WORK REQUEST
Work out how many lines in the material below hold "avec", then give only that number.
*** Opening DATA FOR THIS EXERCISE ***
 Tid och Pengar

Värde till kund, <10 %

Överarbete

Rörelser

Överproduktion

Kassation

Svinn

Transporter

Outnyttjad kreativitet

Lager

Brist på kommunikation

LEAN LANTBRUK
*** Closing DATA FOR THIS EXERCISE ***
*** Opening DATA FOR THIS EXERCISE ***
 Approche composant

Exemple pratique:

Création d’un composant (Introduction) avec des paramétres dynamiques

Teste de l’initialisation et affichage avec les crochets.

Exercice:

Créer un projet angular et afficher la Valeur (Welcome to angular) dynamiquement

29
*** Closing DATA FOR THIS EXERCISE ***
*** Opening DATA FOR THIS EXERCISE ***
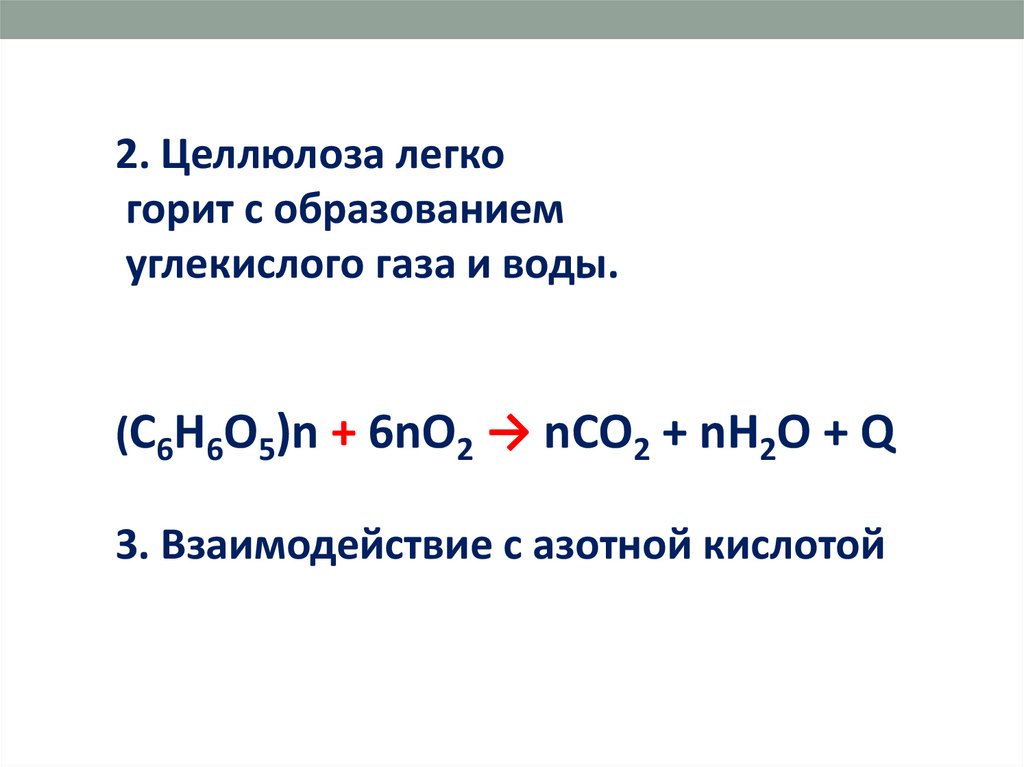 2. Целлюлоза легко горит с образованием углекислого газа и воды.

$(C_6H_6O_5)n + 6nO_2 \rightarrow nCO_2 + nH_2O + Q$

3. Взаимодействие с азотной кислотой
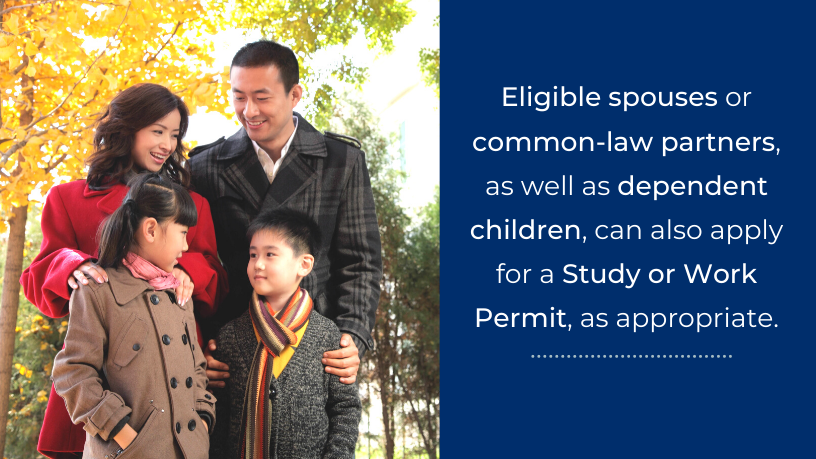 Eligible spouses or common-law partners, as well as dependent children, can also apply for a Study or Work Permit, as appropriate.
*** Closing DATA FOR THIS EXERCISE ***
EXPECTED OUTPUT
2